To meet the objective of the study, a sequential series of logistic regression models was developed using ADR as the dependent variable. We used a combination of medical literature guidance and forward selection method to determine variable selection [25]. At the univariate analysis, variables with a probability value of P<0.05 were entered in the multivariate logistic regression analysis. To prevent model over fitting, the maximum number of variables entered in the multivariate regression models was one variable for every eight ADR events [26]. All selected variables were tested for multicollinearity to avoid any strong correlation between the variables. The presence of collinearity was examined by the evaluation of variance inflation factors and magnitude of standard errors. Variables with more than 10% missing values were not included in the analysis. All other missing data were imputed using the multiple imputation technique with 5 imputations.

Models were developed in accordance with the chronology in which patient data are available in clinical practice. Models were consecutively extended with data from patient demographic, physical examination, comorbid conditions, laboratory test and medications used during hospital stay. In each model, variables with probability value of P>0.10 were excluded from further analysis. All models were adjusted for age, sex and estimated GFR. Results from the multivariate logistic regression were expressed in terms of the odd ratio for a particular variable with accompanying 95% confidence interval.

Model Performance.

Improvement in model performance was tested using measures for calibration and discrimination. For each model, the calibration was measured using the Hosmer and Lemeshow goodness of fit test [27]. Calibration determines the differences between observed and predicted outcomes for groups of patients, with better model having smaller differences between predicted and observed outcomes [28]. The discriminatory power of each model was assessed using the concordance statistics (C statistics). Discrimination refers to the ability of a model to clearly distinguish between 2 groups of outcomes (discriminate between those patients with and those patients without the risk of developing an ADR) and can range from 0.5 (no discrimination) to 1.0 (perfect discrimination) [29], [30]. The overall model fit for sequential models was compared using the Akaike Information Criterion (AIC), which takes into account both the statistical goodness of fit and the number of variables required to achieve this particular degree of fit, by imposing a penalty for increasing the number of variables. The optimal fitted model was selected by the minimum value of AIC [30].

Model Validation.

In our study, bootstrapping was used to assess the internal validation of the model [31], [32]. Bootstrapping is a resampling process that enable one to make conclusions about the population that the data originated from by drawing with replacement from the original data set [30]. We drew 1000 bootstrap resamples to evaluate the reliability of the regression coefficients. The standard errors were used to calculate 95% bootstrap confidence interval of odd ratios.

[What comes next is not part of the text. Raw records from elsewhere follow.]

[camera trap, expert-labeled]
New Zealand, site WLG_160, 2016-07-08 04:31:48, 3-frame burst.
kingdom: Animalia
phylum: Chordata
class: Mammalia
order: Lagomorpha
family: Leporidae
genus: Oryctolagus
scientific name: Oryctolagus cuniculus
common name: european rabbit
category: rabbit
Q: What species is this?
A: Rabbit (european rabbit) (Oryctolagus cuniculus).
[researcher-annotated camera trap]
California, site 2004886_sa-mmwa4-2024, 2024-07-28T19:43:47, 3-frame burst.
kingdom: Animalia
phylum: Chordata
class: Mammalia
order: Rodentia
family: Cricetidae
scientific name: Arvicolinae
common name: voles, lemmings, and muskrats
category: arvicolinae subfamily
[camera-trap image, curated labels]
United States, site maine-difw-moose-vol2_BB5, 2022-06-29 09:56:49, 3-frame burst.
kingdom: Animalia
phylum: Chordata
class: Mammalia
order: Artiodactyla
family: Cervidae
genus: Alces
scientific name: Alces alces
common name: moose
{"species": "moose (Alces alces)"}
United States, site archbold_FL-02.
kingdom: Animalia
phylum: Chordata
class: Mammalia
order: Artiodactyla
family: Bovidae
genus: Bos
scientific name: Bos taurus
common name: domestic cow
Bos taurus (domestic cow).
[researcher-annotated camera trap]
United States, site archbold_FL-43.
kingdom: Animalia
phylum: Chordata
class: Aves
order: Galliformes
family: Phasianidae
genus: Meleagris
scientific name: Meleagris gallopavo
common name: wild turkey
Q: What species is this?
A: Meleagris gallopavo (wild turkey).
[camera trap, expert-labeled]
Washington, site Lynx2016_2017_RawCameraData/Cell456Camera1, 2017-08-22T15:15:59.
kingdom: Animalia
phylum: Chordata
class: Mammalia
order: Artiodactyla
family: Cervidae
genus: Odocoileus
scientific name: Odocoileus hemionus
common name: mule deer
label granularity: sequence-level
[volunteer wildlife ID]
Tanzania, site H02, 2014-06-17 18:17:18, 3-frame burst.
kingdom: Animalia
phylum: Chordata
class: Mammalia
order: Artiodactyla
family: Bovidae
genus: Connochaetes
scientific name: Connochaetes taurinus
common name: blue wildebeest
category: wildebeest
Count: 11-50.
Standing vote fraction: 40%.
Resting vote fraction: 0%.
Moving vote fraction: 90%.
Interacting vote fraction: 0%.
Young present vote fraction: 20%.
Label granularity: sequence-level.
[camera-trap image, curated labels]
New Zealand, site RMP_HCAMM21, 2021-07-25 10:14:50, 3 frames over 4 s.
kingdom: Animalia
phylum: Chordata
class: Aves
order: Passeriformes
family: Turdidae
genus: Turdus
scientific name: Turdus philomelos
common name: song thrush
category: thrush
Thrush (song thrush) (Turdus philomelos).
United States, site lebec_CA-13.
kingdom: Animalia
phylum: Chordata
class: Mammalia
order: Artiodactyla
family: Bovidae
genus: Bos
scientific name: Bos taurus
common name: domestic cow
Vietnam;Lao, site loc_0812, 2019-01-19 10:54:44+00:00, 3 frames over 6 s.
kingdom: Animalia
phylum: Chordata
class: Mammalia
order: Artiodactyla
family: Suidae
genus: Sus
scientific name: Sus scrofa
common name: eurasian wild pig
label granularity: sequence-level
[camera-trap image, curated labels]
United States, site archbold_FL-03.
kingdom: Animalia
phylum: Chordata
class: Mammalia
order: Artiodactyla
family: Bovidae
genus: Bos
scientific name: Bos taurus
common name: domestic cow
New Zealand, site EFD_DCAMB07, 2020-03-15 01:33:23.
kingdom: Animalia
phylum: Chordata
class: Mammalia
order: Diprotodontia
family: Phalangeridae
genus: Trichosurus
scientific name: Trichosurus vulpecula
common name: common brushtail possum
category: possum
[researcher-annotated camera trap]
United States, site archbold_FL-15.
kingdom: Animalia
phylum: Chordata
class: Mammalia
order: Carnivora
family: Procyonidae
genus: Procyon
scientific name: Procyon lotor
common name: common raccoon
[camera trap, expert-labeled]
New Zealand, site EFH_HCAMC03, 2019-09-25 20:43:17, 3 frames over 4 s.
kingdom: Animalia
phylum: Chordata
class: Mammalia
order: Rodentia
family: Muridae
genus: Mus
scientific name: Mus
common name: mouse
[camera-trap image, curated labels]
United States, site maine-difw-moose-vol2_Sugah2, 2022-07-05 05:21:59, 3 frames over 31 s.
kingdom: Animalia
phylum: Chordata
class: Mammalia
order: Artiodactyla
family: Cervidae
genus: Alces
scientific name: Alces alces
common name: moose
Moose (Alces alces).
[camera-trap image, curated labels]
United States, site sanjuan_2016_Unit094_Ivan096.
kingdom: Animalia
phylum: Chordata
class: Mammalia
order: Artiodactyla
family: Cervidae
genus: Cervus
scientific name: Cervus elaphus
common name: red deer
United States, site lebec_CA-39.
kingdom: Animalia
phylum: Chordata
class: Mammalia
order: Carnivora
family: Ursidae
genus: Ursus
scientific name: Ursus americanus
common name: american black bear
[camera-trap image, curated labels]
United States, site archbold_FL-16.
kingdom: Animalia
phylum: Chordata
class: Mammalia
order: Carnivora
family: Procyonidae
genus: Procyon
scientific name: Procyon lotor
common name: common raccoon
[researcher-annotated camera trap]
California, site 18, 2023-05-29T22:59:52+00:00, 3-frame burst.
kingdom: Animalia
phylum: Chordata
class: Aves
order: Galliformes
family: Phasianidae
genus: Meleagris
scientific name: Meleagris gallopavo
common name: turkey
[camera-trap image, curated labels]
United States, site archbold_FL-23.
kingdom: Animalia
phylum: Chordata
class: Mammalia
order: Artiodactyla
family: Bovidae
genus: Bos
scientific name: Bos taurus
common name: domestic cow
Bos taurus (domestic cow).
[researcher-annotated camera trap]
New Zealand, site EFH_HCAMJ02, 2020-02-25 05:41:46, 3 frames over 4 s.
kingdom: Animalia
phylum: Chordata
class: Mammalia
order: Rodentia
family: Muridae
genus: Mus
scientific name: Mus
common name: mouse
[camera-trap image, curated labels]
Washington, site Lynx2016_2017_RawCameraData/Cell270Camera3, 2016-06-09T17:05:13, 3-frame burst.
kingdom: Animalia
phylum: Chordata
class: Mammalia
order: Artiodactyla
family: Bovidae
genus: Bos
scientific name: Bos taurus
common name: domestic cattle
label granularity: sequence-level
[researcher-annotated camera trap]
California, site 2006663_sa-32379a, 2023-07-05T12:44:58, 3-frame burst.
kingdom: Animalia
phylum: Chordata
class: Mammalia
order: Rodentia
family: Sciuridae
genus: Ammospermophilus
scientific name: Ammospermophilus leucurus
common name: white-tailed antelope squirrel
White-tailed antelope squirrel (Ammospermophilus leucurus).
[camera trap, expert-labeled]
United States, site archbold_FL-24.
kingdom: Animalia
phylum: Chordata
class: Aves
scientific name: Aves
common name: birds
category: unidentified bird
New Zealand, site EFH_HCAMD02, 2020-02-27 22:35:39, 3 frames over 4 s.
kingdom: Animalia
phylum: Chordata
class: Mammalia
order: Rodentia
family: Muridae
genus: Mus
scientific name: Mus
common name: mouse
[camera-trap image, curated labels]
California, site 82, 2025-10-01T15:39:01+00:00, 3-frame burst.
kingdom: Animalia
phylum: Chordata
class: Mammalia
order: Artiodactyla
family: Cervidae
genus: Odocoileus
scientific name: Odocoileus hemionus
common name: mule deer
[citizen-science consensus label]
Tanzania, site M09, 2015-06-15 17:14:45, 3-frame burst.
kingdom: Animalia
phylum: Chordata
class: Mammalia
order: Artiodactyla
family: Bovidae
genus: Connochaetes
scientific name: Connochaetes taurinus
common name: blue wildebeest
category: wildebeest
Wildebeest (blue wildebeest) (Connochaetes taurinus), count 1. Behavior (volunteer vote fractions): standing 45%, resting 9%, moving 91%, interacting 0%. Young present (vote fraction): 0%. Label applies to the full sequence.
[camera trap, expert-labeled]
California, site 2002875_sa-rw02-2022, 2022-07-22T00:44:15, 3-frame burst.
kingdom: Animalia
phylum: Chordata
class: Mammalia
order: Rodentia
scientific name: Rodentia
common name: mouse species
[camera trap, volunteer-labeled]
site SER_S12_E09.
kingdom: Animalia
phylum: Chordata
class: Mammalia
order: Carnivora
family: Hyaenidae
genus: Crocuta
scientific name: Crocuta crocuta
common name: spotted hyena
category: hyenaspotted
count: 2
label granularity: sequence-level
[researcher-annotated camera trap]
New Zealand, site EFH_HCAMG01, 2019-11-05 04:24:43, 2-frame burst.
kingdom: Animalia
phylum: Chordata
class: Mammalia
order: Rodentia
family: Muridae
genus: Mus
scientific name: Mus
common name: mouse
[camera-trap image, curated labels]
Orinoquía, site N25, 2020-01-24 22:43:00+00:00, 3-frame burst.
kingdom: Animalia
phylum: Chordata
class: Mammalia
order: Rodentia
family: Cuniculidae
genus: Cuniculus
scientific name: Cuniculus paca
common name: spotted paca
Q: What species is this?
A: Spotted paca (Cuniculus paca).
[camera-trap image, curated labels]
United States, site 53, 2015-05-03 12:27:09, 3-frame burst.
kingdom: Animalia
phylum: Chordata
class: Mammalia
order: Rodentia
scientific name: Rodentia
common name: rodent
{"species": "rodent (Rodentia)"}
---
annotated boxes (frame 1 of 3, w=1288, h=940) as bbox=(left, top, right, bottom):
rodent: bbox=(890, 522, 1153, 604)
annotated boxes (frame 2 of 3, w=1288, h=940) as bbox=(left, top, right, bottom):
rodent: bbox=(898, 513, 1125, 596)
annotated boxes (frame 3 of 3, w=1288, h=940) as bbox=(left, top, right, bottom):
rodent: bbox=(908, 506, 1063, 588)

All statistical analysis were performed using SPSS (version 21; SPSS, Inc., Chicago, IL) and STATA 12 statistical software (StataCorp, College station, TX). Two-sided P values of less than 0.05 were considered statistically significant.

Development of an ADR Risk Score.

To obtain an easily applicable prediction rule, odd ratios of the variables retained in the best model were used to compute the risk scores. For example, a point of 1 was given to variables associated with an ADR with an odd ratio between 1.00 and 1.99; a point of 2, to those with an odd ratio between 2.00 and 2.99; a point of 3, to those with an odd ratio between 3.00 and 3.99; a point of 4, to those with an odd ratio between 4.00 and 4.99. For each patients, the score was calculated by an arithmetic sum of points for the variables present. Patients were classified into various cutoff points according to their risk score. Differences in the event rate for increasing ADR risk score values were assessed using the chi-square test for trend [33]. Finally, the predictive ability of the score was evaluated by using the C statistic.

Results

During the study period, a total of 512 patients with CKD stages 3 to 5 (eGFR, 10–59 ml/min/1.73 m2) were admitted to the renal unit. The mean (SD) age of the participants was 60 (16) years, and 57% of patients were female. Out of 512 patients, 62 (12.1%) experienced a probable or definite ADR during hospital stay (Figure 1). The majority of ADRs were caused by anticoagulant drugs (n = 44; 70% of all ADRs), with heparin (n = 18; 28%), enoxaparin (n = 16; 26%) and warfarin (n = 8; 13%) were the most implicated medications (Table 1).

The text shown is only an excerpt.